*Prompt*.
If a picture appears in the records, skip it; copy everything else exactly.

*Extracted records*.
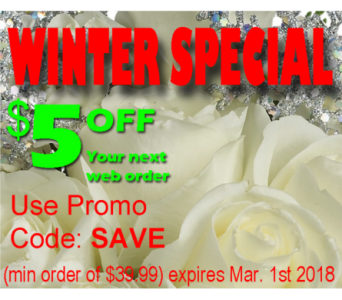 Winter Special  in Campbell CA, Citti's Florists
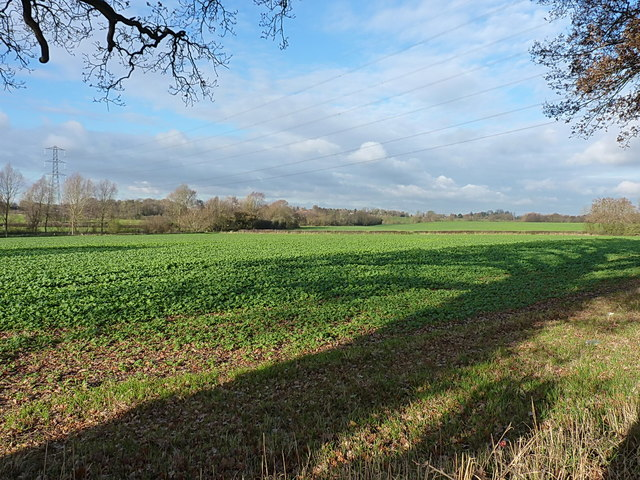 Winter greens in a field north of the B4101
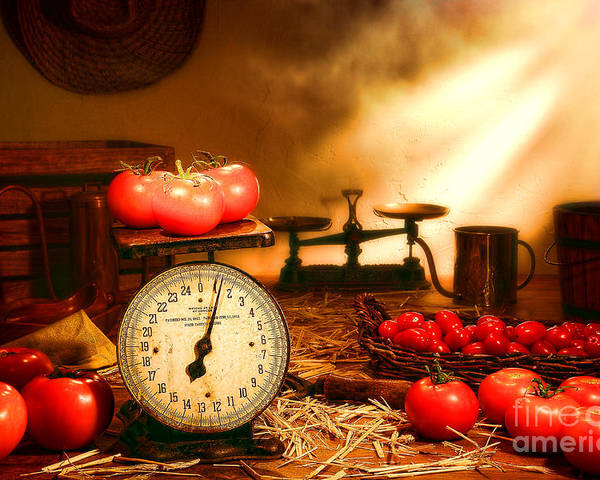 Tomatoes Poster featuring the photograph The Old Tomato Farm Stand by Olivier Le Queinec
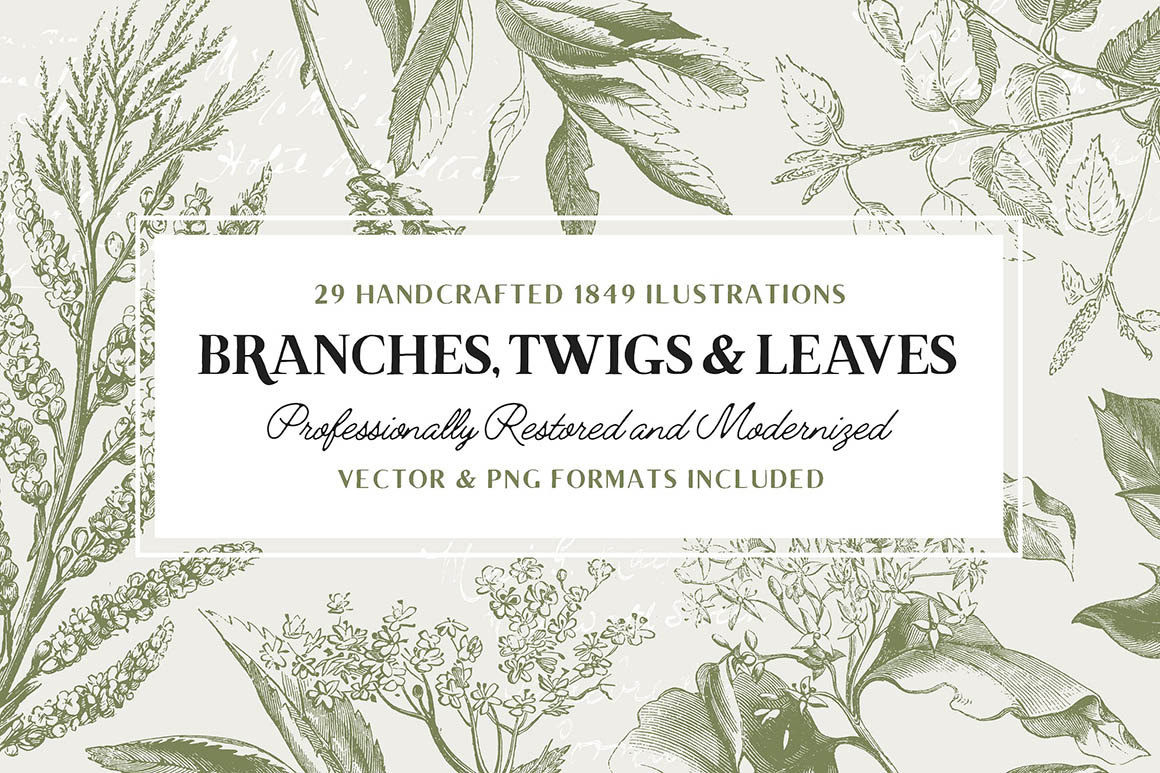 29-branches1
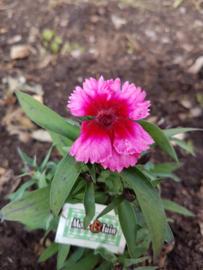 Anjer, dianthus, eetbare bloem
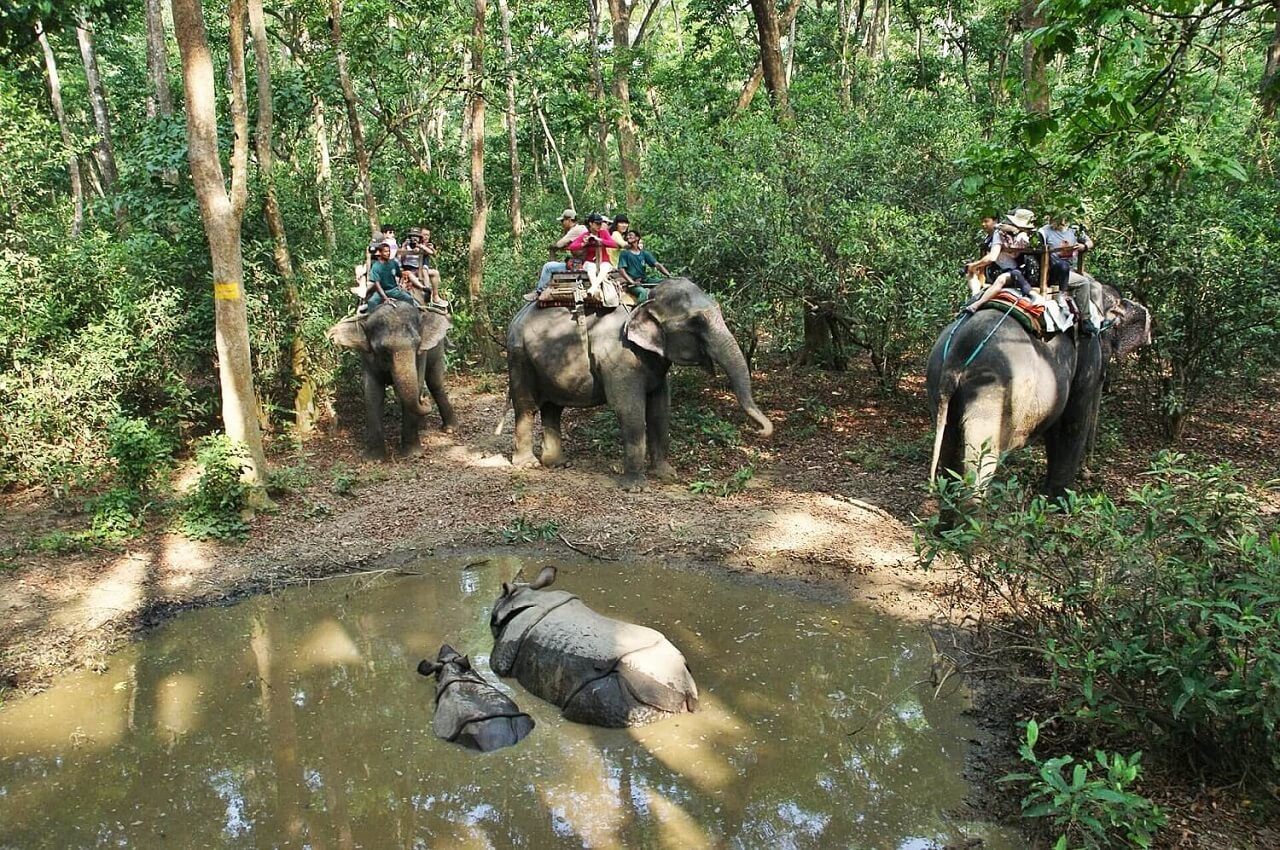 Jungle Safari in Chitwan National Park - Rhinos and Elephants
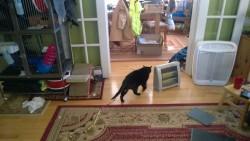 birdie on the living room floor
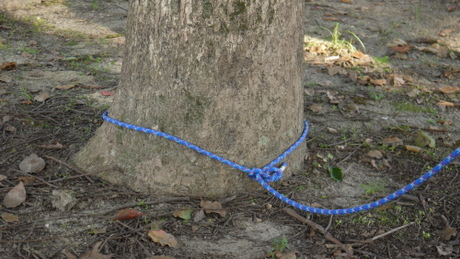 木に結びつける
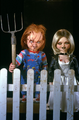 Chucky - tiffany photo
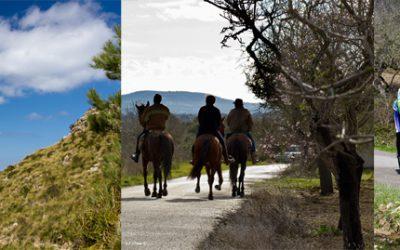 Aktivitäten Mallorca – Wandern, Reiten, Radsport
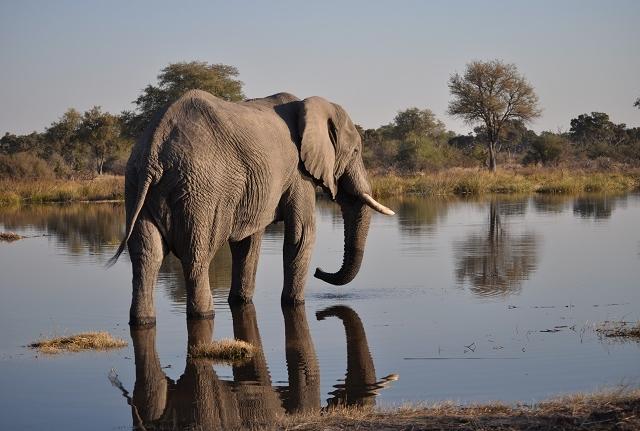 Elephant Trail - 15 Days Safari Photos
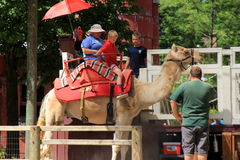 Camel ride, with young boy mounting for a ride around enclosure, Cleveland Zoo, 2016. Attraction of large camel getting prepared to take youngster around stock image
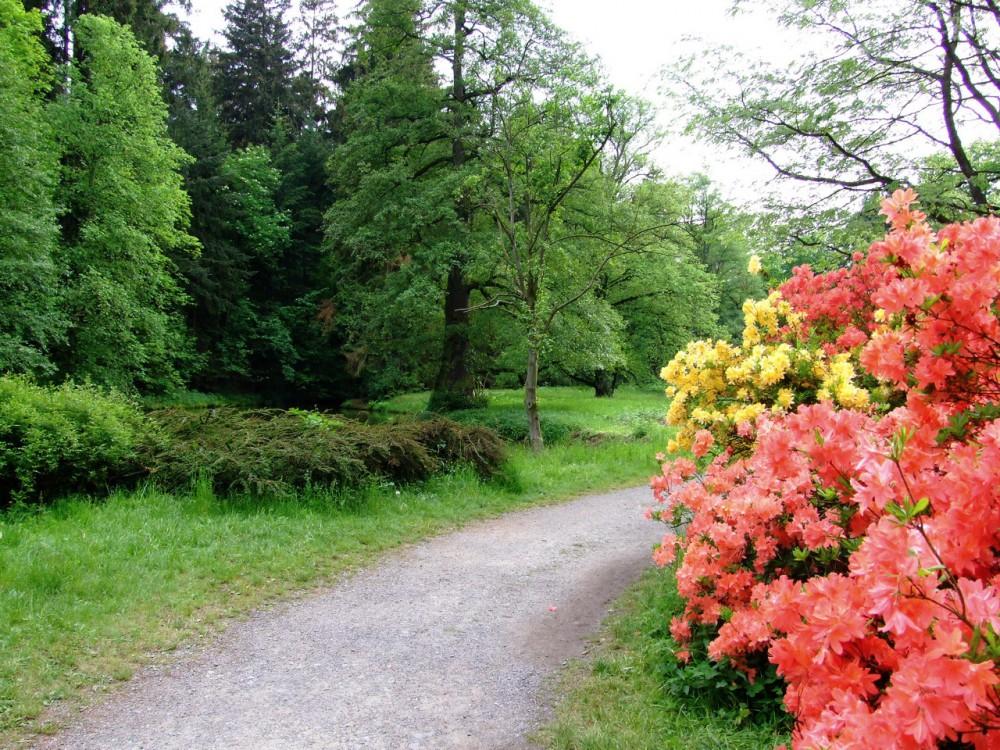 Пругоницкий замок и парк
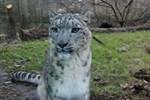 Schneeleoparden-Zuwachs im Zoo Rostock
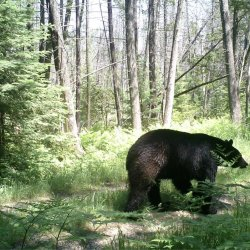 Oregon Black Bear - hibernation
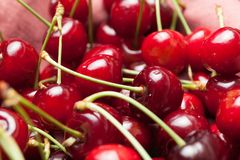 Sweet fresh cherry food, meal berry.  royalty free stock photo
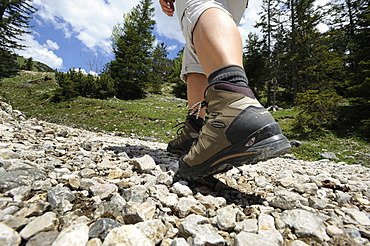 Detail wanderer, legs, mountain shoe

*Problem solution*.
 Winter Special  in Campbell CA, Citti's Florists
 Winter greens in a field north of the B4101
 Tomatoes Poster featuring the photograph The Old Tomato Farm Stand by Olivier Le Queinec
 29-branches1
 Anjer, dianthus, eetbare bloem
 Jungle Safari in Chitwan National Park - Rhinos and Elephants
 birdie on the living room floor
 木に結びつける
 Chucky - tiffany photo
 Aktivitäten Mallorca – Wandern, Reiten, Radsport
 Elephant Trail - 15 Days Safari Photos
 Camel ride, with young boy mounting for a ride around enclosure, Cleveland Zoo, 2016. Attraction of large camel getting prepared to take youngster around stock image
 Пругоницкий замок и парк
 Schneeleoparden-Zuwachs im Zoo Rostock
 Oregon Black Bear - hibernation
 Sweet fresh cherry food, meal berry.  royalty free stock photo
 Detail wanderer, legs, mountain shoe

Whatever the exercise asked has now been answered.